Dataset entries:
-- -- --

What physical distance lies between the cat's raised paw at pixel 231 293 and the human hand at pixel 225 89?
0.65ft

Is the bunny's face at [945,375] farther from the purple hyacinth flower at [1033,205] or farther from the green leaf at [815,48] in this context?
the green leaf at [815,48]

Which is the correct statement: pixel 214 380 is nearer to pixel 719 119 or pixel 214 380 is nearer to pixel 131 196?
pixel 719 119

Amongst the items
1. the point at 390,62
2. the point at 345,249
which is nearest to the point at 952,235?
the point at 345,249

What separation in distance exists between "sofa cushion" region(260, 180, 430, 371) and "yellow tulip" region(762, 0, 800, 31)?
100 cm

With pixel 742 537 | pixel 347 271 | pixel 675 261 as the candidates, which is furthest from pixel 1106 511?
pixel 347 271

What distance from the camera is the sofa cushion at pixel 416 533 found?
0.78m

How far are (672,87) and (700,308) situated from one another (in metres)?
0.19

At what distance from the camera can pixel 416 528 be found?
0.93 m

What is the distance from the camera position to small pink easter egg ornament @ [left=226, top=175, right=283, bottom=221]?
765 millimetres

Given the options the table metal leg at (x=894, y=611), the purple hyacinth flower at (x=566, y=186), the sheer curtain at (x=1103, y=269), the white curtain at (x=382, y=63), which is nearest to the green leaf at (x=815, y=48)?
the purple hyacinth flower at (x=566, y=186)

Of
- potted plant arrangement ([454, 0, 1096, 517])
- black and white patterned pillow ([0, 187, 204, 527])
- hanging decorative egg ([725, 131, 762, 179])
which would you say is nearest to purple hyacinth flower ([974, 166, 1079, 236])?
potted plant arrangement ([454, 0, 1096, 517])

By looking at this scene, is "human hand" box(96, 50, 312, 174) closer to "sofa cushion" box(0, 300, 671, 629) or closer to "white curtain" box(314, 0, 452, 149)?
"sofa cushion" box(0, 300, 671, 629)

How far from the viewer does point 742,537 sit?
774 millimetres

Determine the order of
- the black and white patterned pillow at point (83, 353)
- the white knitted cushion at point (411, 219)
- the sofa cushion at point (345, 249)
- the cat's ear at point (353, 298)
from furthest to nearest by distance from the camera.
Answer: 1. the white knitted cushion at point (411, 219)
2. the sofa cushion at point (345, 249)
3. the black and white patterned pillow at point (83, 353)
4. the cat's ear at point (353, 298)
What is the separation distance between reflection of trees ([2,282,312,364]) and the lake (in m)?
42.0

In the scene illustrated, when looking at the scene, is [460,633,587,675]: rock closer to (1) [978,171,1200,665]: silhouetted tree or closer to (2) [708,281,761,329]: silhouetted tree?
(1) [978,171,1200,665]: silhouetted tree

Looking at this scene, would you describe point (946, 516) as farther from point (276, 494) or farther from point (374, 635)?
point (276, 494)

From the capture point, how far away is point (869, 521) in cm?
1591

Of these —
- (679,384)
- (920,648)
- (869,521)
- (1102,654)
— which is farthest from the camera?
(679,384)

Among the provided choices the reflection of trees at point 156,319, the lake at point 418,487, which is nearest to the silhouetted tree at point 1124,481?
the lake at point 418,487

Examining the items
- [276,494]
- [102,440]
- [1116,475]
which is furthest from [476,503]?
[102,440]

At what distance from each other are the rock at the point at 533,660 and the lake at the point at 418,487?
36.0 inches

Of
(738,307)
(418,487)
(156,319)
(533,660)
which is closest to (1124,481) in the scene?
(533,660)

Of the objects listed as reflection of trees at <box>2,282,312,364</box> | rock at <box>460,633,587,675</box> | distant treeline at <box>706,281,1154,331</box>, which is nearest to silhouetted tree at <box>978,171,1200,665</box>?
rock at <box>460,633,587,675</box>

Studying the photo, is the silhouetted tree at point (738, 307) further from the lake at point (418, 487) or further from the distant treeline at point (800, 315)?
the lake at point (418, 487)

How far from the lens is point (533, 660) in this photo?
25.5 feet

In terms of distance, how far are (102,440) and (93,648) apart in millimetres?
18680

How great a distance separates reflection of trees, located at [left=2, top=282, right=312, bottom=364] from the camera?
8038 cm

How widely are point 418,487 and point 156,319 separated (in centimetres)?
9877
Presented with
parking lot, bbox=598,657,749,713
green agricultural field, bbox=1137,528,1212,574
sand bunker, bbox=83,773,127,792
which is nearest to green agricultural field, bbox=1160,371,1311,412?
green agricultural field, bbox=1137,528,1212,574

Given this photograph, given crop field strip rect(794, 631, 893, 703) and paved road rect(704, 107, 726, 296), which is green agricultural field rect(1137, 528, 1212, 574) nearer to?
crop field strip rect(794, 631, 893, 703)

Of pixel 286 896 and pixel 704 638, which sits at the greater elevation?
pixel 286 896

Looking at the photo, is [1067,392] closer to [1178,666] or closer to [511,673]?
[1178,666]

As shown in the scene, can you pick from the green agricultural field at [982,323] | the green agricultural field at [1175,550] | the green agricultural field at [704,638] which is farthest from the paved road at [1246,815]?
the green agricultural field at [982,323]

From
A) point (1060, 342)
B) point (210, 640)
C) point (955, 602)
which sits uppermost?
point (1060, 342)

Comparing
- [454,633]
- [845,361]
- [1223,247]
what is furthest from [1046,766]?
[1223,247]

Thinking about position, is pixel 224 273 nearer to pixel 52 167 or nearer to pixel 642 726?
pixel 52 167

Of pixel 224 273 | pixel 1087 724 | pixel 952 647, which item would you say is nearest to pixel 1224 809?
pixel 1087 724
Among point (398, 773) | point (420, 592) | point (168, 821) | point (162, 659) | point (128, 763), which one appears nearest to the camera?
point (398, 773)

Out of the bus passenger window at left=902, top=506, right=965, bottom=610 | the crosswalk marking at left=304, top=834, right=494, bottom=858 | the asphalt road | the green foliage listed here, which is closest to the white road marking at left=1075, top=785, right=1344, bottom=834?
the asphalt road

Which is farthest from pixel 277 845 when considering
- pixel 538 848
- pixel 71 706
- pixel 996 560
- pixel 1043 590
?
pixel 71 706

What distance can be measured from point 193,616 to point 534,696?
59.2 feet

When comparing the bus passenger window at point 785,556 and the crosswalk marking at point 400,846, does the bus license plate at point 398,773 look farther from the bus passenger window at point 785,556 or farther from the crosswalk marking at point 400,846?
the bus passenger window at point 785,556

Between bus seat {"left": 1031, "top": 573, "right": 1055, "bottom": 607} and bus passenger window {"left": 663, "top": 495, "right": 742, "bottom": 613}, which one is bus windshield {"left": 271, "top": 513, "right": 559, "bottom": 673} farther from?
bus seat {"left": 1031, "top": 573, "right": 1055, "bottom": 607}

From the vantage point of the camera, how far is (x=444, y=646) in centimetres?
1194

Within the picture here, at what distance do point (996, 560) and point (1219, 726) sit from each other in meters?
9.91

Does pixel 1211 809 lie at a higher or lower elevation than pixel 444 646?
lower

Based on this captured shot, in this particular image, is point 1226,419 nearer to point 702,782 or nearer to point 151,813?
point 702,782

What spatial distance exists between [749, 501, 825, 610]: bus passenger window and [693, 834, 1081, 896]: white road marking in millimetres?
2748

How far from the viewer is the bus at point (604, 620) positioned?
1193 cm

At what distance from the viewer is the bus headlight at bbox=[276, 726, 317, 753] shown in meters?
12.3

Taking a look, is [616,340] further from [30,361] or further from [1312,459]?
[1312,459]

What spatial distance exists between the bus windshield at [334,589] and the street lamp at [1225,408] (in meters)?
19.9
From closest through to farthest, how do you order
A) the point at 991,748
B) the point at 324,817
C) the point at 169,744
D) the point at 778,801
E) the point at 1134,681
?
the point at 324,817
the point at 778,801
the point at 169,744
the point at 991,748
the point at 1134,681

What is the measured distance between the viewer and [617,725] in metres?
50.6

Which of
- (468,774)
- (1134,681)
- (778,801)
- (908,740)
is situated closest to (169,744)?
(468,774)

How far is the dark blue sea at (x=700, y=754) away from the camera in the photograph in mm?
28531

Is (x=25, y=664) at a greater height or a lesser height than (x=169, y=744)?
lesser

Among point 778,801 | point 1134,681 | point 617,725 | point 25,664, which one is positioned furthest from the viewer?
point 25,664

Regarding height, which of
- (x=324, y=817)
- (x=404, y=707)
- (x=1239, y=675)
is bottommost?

-- -- --

Output only the lines running from the line with "Does pixel 1211" through the final line of the data, inclusive.

Does pixel 1211 809 lie at a higher or lower elevation than pixel 444 646?
lower

Based on this captured shot, in this particular image, is point 1226,419 nearer to point 702,782 or nearer to point 151,813?
point 702,782

What spatial distance exists between [749, 501, 825, 610]: bus passenger window and [693, 834, 1081, 896]: white road marking in millimetres?
2748

How far from the viewer is the bus at point (604, 620) positioned?
1193 cm

At what distance from the viewer is the bus headlight at bbox=[276, 726, 317, 753] shown in meters?
12.3

Taking a look, is [616,340] further from [30,361] or further from [1312,459]?
[1312,459]

What spatial distance exists between the bus windshield at [334,589] and the street lamp at [1225,408] (in meters)?
19.9
From closest through to farthest, how do you order
A) the point at 991,748
B) the point at 324,817
C) the point at 169,744
D) the point at 778,801
E) the point at 1134,681
?
the point at 324,817
the point at 778,801
the point at 169,744
the point at 991,748
the point at 1134,681

What is the measured distance between the viewer and [617,725] in metres?
50.6

Which of
- (468,774)
- (1134,681)
- (778,801)
- (908,740)
is situated closest to (169,744)?
(468,774)

How far is the dark blue sea at (x=700, y=754) away from the camera in the photograph in mm?
28531

Is (x=25, y=664) at a greater height or a lesser height than (x=169, y=744)?
lesser

Among point 778,801 | point 1134,681 | point 617,725 | point 25,664, which one is positioned furthest from the viewer?
point 25,664

Regarding height, which of
- (x=324, y=817)
- (x=404, y=707)
- (x=1239, y=675)
is bottommost?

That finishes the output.